Any merger with the NRRD is worrisome for several reasons. Firstly, the merger of the data with the existing National Register of Registrants will contaminate the database and it may take months to address any such contamination. Secondly, the data gathered is suspect since the gathering of said information was not scrutinised. Thirdly, the form used in the house-to-house registration was not the statutory form required for such a purpose.
Editor, it is clear that the push for a merger is premised on the caretaker coalition government’s obsession with holding on to power – even if it means trampling of the Constitution of Guyana, which mandated that elections be held within three months of the successful passage of the no-confidence motion –that is by March 21, 2019.
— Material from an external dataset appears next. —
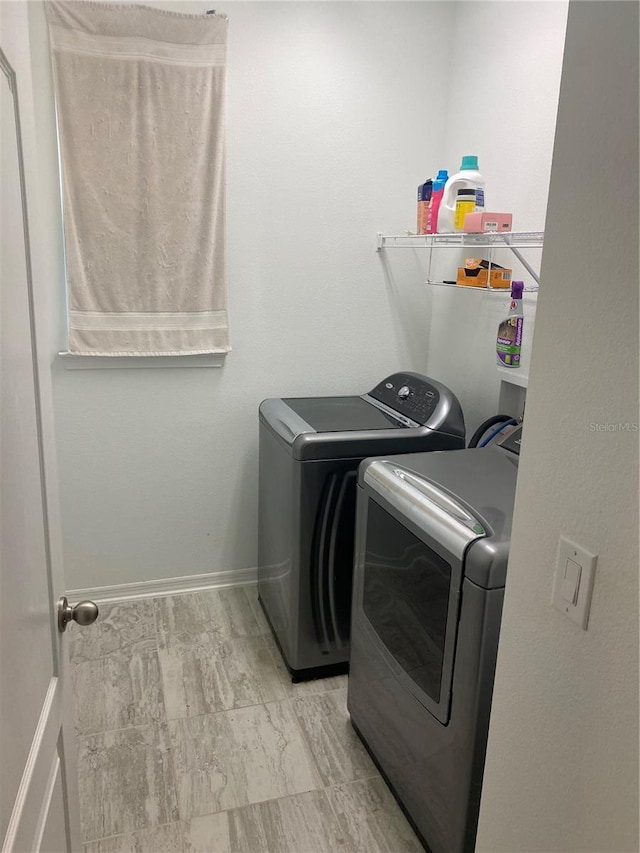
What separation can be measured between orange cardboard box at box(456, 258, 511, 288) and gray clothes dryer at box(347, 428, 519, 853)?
61 cm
The fact that the caretaker coalition government has a complicit partner within the Secretariat of the Guyana Elections Commission (GECOM) is also not lost on the Guyanese people, given the options that were presented on the way forward by the Secretariat. On Friday, we saw another statutory GECOM meeting concluded without any serious talk about preparations for elections.
There can be no more delays, since Guyana is already over five months past the constitutional deadline for elections.
Additionally, Editor, the comments by the Director General of the Ministry of the Presidency, Joseph Harmon, as quoted by News Room in an article on September 6, 2019, headlined, ‘No ‘credible, practical’ alternative to merger of House-to-House data – Harmon’, are misleading at best. While Mr Harmon insists that opponents of the merger have provided no “credible, practical and efficient alternative,” he selectively forgets that the time-tested option of Claims and Objections is available. This proposal we have been making, which will capture new registrants and sanitise the list of those who are deceased, among other things.
There is no reason why extraneous matters should be allowed to cloud the situation at hand. A Preliminary List of Electors should be extracted from the NRRD and a Claims and Objections exercise should commence almost immediately to allow Guyana to move toward an election and end the uncertainty plaguing all sections of society.
Let’s all be reasonable and act with integrity.